The US dollar is an example of fiat currency. That is, it’s money because the government says it’s money. Right now, the dollar works as money. Our government is fairly stable and does not print vast amounts of paper money to get itself out of debt. So the dollar is a solid currency at the moment. In the Weimar Republic in Germany after World War One, the socialist government went wild printing money— to the point there was massive inflation, people had to bring wheelbarrows of paper money to buy a loaf of bread, and in fact some of the German inflation money my grandparents brought over actual were lower-amount bills that had ‘One Million Marks’ overprinted on it.
Now, imagine space travel into that. A Terran space ship goes to planet Arleroshi and wants to buy some goods, and brings out a sheaf of US dollar bills. Will the Arleroshi people accept that? Will they know the difference between the US dollar and Weimar Republic inflation money? The US government, stuck on Terra, can’t exactly arrest people on other planets for not accepting dollars the way they would arrest a US grocery for refusing US dollars and making customers pay in yen or euros or gold or silver coins.
The US dollar will only become useful off-world if off-world people can trade it for goods they want. If there is a regular interplanetary currency exchange so that the Arleroshi people can trade the US dollars they receive in trade for Arleroshi money or some other currency they can use, they will accept US dollars. If the US dollars mainly remain pretty pieces of paper to them, they won’t want them.
I think all trade, both in primitive or advanced societies, comes down to barter. One person has fine cows and wants a metal plowshare, another one has several metal plowshares but needs a good milch cow. A swap is arranged.
The original money was coins stamped out of silver or gold, and it ‘worked’ because silver and gold were popular and valued commodities than many people wanted. The cow-seller, would swap cows for gold and silver coins even if he didn’t particularly want silver or gold, because he knew he could swap the silver and gold for stuff he did want.
A futuristic society may trade on multiple worlds and trade in robots and starship parts, but the basic principle is the same— a currency, whether a fiat currency or a gold-backed one, only works if you can use it to get the stuff you want. A complex modern economic kind of hides the ‘barter’ aspect of our economic life from us. We don’t think that we go to work to swap our labor for the US fiat currency, which we then swap at the grocer’s for grass-fed beef, cauliflower, cacao nibs, coffee and Kerrygold butter. We get hung up on ‘money’ and don’t think of it as a barter-assistance device to keep us from having to find a Kerrygold butter seller that wants our labor in accounting or flower-arranging.

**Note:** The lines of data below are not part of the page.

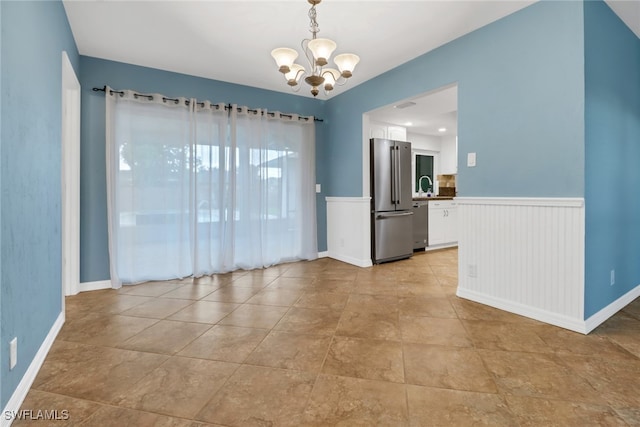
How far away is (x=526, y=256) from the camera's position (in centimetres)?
242

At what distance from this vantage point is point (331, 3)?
2309 mm

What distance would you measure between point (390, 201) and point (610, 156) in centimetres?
243

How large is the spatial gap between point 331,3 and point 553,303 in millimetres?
2860

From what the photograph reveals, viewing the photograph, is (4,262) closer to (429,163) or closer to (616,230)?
(616,230)

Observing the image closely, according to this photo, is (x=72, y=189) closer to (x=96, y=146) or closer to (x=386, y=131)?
(x=96, y=146)

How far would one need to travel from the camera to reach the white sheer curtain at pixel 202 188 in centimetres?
334

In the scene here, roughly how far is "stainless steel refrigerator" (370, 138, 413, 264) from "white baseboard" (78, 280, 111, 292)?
3294 millimetres

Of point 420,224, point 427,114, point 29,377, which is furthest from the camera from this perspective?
point 420,224

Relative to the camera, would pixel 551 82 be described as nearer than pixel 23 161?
No

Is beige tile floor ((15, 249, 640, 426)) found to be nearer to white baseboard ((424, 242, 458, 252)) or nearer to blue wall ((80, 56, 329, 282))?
blue wall ((80, 56, 329, 282))

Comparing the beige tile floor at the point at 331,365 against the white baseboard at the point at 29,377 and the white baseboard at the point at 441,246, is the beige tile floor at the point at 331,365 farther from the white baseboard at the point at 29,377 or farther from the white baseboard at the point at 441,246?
the white baseboard at the point at 441,246

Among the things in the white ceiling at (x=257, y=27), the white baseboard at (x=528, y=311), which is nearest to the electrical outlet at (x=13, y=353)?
the white ceiling at (x=257, y=27)

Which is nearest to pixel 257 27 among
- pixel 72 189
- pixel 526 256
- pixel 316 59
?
pixel 316 59

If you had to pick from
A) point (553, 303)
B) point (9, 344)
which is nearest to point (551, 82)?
point (553, 303)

In our worldbuilding work, we need to keep that barter factor in mind. If we have a fiat currency in our worlds, people have to have confidence in its buying power, and not suddenly suspect that the currency is no more useful than German inflation money. (A sudden loss of faith in a fiat currency, tragic as it is for people when it happens in real-world countries, is a nifty plot device for dystopian or apocalyptic fiction.)